Ms. Gould received a B.S. in Engineering from Duke University (magna cum laude) and an MBA from The Fuqua School of Business at Duke University, where she was a Fuqua Scholar.
|Skills & Qualifications
|Ms. Gould’s qualifications to serve as a director include her leadership experience and asset allocation expertise and her extensive experience evaluating and monitoring energy and natural resource investments.
|We urge stockholders to vote FOR ALL three of the Nominees on the GOLD proxy card.
Except as stated above, none of the organizations or corporations referenced above is a parent, subsidiary or other affiliate of the Company. We believe that, if elected, each of the Nominees will be considered an independent director of the Company under (i) the Company’s Corporate Governance Guidelines, as amended December 6, 2017; (ii) Rule 5605(a) of NASDAQ’s Listing Rules; and (iii) paragraph (a)(1) of Item 407 of Regulation S-K. Under the NASDAQ Listing Rules, however, a final determination as to the independence of the Nominees will not be made until after their election and appointment to the Board.
We refer stockholders to the Company’s Proxy Statement for the biographies and other important information regarding the members of the Board in the classes of directors that are not up for election at the Annual Meeting.
Each of the Nominees (except Mr. Dell) has entered into a nominee agreement pursuant to which Kimmeridge Energy Management Company, LLC (“Kimmeridge Management”) has agreed to pay the costs of soliciting proxies in connection with the Annual Meeting and to defend and indemnify such Nominees against, and with respect to, any losses that may be incurred by them in the event they become a party to litigation based on their nomination as candidates for election to the Board and the solicitation of proxies in support of their election. Each Nominee (except Mr. Dell) received compensation in the amount of $50,000 following the submission of the Nomination Notice to the Company by certain affiliates of Kimmeridge Management, and each Nominee (except Mr. Dell) received an additional $50,000 upon the filing of the Preliminary Proxy Statement by Kimmeridge Management with the SEC. The estimated after-tax proceeds of the cash payments referred to in the prior sentence are required to be used by such Nominees to purchase shares of Common Stock. The Nominees will not receive any compensation from Kimmeridge Management or its affiliates for their services as directors of the Company if elected. If elected, the Nominees will be entitled to such compensation from the Company as is consistent with the Company’s practices for services of non-employee directors.

### ACTIONS TO TAKE
**A.** According to the proxy passage about the director nominees, how much did each nominee other than Mr. Dell receive after the Nomination Notice was submitted to the Company?
**B.** In the proxy passage about the director nominees, duplicate the stretch from "Ms. Gould received" through "GOLD proxy card.".
**C.** Pick up the proxy passage about the director nominees after its final sentence and write what comes next.

### RECORDED DATA
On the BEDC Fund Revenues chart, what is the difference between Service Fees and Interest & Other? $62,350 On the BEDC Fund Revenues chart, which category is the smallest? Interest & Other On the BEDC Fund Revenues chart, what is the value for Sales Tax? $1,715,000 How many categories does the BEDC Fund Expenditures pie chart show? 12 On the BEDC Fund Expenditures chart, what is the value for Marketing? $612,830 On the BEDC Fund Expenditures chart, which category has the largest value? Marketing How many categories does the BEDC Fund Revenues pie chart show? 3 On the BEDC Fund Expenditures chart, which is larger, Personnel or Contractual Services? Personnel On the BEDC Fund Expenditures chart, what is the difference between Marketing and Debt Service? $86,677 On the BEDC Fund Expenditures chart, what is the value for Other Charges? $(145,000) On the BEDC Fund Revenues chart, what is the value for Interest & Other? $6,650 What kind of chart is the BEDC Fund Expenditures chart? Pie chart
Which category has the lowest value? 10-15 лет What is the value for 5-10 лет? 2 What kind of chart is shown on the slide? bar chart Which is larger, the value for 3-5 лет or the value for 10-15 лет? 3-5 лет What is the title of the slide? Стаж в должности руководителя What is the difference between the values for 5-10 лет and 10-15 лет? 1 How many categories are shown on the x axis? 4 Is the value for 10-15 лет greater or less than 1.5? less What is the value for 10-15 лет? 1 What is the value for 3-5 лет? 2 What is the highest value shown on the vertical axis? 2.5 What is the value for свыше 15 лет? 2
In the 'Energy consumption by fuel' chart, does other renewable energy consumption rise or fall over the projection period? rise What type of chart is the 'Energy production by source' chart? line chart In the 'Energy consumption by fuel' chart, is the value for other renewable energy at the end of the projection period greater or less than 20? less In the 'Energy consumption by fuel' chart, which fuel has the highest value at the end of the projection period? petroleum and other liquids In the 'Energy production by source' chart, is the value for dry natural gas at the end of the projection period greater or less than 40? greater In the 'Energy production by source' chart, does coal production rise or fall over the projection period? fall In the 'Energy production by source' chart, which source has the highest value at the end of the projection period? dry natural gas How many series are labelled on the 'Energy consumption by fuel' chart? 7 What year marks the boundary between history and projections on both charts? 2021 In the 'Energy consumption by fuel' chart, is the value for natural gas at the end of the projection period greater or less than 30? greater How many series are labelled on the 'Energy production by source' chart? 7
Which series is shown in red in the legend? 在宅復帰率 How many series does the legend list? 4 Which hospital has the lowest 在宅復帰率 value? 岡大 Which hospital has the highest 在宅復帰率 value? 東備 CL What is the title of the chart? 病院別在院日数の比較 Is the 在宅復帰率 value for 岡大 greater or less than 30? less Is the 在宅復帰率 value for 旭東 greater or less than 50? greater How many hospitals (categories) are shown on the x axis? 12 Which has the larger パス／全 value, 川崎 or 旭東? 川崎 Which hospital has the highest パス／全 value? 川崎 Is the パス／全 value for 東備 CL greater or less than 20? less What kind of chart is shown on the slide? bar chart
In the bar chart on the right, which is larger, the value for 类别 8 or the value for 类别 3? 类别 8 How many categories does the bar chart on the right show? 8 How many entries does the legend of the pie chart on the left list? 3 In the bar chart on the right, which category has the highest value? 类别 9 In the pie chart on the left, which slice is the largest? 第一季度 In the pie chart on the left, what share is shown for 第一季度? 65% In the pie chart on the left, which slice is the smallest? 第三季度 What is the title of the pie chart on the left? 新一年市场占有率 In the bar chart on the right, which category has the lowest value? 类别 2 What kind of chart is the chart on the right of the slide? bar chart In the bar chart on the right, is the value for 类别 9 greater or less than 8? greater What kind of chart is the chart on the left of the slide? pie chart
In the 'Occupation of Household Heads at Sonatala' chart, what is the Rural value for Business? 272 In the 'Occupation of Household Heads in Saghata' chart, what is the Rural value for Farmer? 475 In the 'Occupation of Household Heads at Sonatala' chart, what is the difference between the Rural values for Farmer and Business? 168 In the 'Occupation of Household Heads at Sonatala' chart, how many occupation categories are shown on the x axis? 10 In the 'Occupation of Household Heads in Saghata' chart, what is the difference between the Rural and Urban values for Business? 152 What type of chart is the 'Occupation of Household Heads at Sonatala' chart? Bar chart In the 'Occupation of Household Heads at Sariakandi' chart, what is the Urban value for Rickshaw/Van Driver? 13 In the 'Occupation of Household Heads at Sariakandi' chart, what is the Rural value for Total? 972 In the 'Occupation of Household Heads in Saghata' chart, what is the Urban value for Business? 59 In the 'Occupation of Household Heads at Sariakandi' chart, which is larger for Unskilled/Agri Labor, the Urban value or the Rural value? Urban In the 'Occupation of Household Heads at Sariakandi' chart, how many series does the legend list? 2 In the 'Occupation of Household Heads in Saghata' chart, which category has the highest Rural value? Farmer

### TASK RESULTS
**A.** $50,000

**B.**
Ms. Gould received a B.S. in Engineering from Duke University (magna cum laude) and an MBA from The Fuqua School of Business at Duke University, where she was a Fuqua Scholar.
|Skills & Qualifications
|Ms. Gould’s qualifications to serve as a director include her leadership experience and asset allocation expertise and her extensive experience evaluating and monitoring energy and natural resource investments.
|We urge stockholders to vote FOR ALL three of the Nominees on the GOLD proxy card.

**C.**
Each of the Nominees has agreed to being named as a Nominee in this Proxy Statement and has confirmed his or her willingness to serve on the Board if elected. We do not expect that any of the Nominees will be unable to stand for election, but, in the event that a Nominee is unable to or for good cause will not serve, the shares of Common Stock represented by the GOLD proxy card will be voted for a substitute candidate selected by Kimmeridge. If Kimmeridge determines to add or substitute nominees, whether because the Company expands the size of the Board subsequent to the date of this Proxy Statement or for any other reason, it will file an amended proxy statement and proxy card that, as applicable, identifies the additional or substitute nominees, discloses that such nominees have consented to being named in the revised proxy statement and to serve if elected and includes biographical and other information about such nominees required by the rules of the SEC.
According to the Company’s Certificate of Incorporation, the Company’s Bylaws (the “Bylaws”) and the Company’s Proxy Statement, directors will be elected by a plurality of the votes cast (meaning that the three director nominees who receive the highest number of shares voted “FOR” their election by the Company’s stockholders will be elected to the Board). Abstentions and broker non-votes will have no effect on the outcome of Proposal 1.
We urge you to sign and return our GOLD proxy card. If you have already voted using the Company’s white proxy card, you have every right to change your vote by completing and mailing the enclosed GOLD proxy card in the enclosed pre-paid envelope or by voting via Internet or by telephone by following the instructions on the GOLD proxy card. Only the latest validly executed proxy that you submit will be counted; any proxy may be revoked at any time prior to its exercise at the Annual Meeting by following the instructions under “Can I change my vote or revoke my proxy?”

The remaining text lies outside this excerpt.